→ **Task to complete**:
Output the lines of the records below as a JSON list of strings, with one string per line and blank lines omitted.

→ **Data provided**:
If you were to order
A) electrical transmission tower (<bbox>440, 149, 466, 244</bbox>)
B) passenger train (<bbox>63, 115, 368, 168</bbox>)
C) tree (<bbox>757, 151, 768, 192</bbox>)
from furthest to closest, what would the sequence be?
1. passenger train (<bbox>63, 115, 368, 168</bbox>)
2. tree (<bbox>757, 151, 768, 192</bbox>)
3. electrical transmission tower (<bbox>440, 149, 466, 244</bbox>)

→ **Answer to the task**:
[
  "If you were to order",
  "A) electrical transmission tower (<bbox>440, 149, 466, 244</bbox>)",
  "B) passenger train (<bbox>63, 115, 368, 168</bbox>)",
  "C) tree (<bbox>757, 151, 768, 192</bbox>)",
  "from furthest to closest, what would the sequence be?",
  "1. passenger train (<bbox>63, 115, 368, 168</bbox>)",
  "2. tree (<bbox>757, 151, 768, 192</bbox>)",
  "3. electrical transmission tower (<bbox>440, 149, 466, 244</bbox>)"
]